College

Natural Sciences

Department

Biology, School of Global Environmental Sustainability

Category

Climate Change, Biodiversity, Sustainability

Areas of Expertise

Soil health and sustainability

Diana Wall

University Distinguished Professor Wall is director of the School of Global Environmental Sustainability. Her research focuses on how soil biodiversity contributes to healthy, productive soils and the consequences of human activity on soil sustainability.

Her primary work is on arid ecosystems, including the Antarctic Dry Valleys and how climate change affects ecosystem processes and ecosystem services. Wall Valley, Antarctica, was named for her achievements in 2005.

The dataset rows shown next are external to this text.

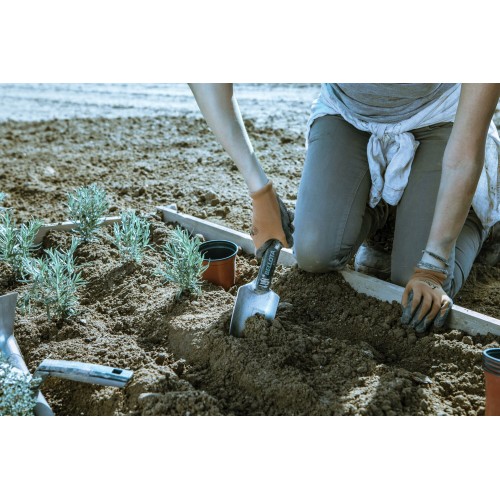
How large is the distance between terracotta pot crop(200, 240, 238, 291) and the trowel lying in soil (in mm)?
345

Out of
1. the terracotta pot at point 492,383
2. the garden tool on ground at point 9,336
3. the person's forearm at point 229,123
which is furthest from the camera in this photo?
the person's forearm at point 229,123

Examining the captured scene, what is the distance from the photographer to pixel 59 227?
10.5 ft

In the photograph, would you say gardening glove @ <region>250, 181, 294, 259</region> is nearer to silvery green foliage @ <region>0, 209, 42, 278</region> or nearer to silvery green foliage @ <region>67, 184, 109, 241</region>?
silvery green foliage @ <region>67, 184, 109, 241</region>

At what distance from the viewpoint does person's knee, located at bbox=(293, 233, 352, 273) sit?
2656mm

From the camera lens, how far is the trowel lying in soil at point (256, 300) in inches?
91.4

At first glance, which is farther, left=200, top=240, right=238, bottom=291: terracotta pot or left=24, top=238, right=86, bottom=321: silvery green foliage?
left=200, top=240, right=238, bottom=291: terracotta pot

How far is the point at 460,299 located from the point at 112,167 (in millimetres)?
2672

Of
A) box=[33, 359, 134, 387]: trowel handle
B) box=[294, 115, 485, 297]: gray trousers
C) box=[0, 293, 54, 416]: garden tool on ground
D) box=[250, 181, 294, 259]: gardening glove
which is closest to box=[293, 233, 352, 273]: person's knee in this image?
box=[294, 115, 485, 297]: gray trousers

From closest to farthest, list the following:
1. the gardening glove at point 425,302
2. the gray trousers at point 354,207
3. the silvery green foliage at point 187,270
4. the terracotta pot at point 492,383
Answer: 1. the terracotta pot at point 492,383
2. the gardening glove at point 425,302
3. the silvery green foliage at point 187,270
4. the gray trousers at point 354,207

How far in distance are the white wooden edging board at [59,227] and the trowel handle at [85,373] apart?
1321 millimetres

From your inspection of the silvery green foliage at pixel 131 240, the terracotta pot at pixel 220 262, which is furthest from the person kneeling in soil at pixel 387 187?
the silvery green foliage at pixel 131 240

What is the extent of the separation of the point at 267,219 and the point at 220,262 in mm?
362

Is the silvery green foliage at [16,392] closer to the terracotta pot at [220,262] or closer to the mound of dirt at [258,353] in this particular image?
the mound of dirt at [258,353]

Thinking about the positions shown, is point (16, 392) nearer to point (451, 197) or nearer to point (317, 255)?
point (317, 255)
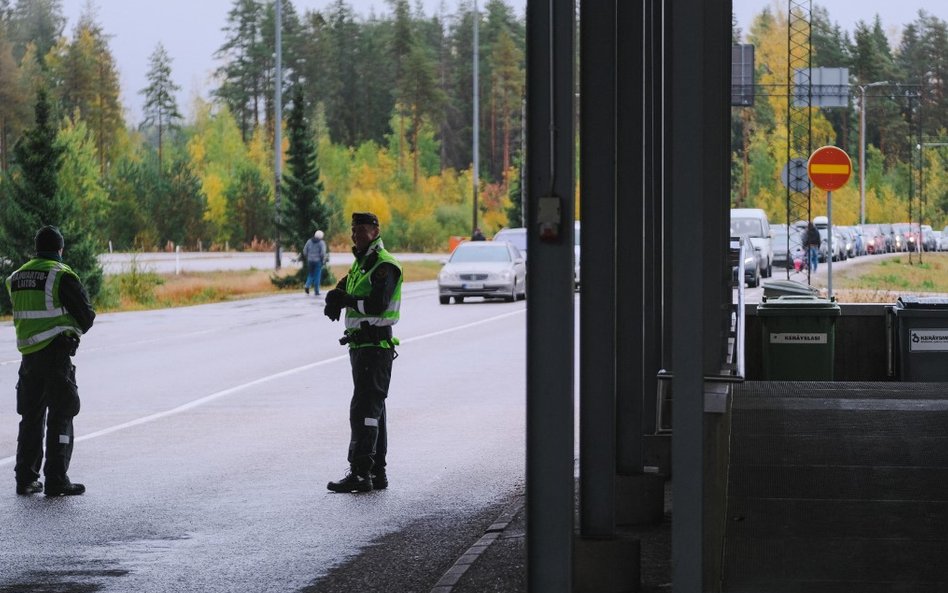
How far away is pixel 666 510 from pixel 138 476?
13.6 feet

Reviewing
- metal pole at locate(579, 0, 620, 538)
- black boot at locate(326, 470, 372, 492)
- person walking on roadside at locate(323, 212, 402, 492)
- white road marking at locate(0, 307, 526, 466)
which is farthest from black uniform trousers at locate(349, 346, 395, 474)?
metal pole at locate(579, 0, 620, 538)

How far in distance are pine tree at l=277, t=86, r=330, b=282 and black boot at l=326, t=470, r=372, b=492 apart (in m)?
35.5

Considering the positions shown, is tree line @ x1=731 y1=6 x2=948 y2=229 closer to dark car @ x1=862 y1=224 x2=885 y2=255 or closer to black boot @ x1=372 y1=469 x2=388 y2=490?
dark car @ x1=862 y1=224 x2=885 y2=255

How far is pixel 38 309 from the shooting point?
10.3 meters

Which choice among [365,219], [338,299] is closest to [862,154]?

Wall is an elected member of the National Academy of Sciences, a Fellow of the American Association for the Advancement of Sciences, a member of the American Academy of Arts and Sciences, recipient of the Ulysses Medal and the Scientific Committee on Antarctic Research President’s Medal for Outstanding Achievement in Antarctic Science.

She was named the 2016 Eminent Ecologist by the Ecological Society of America and the 2013 Tyler Laureate for Environmental Achievement.

Wall is the former president of the Ecological Society of America and the American Institute of Biological Sciences. She is the former chair of the Council of Scientific Society Presidents and current chair of the Scientific Advisory Committee of the Global Soil Biodiversity Initiative.

Wall earned her B.A. in biology and her Ph.D. in plant pathology from the University of Kentucky.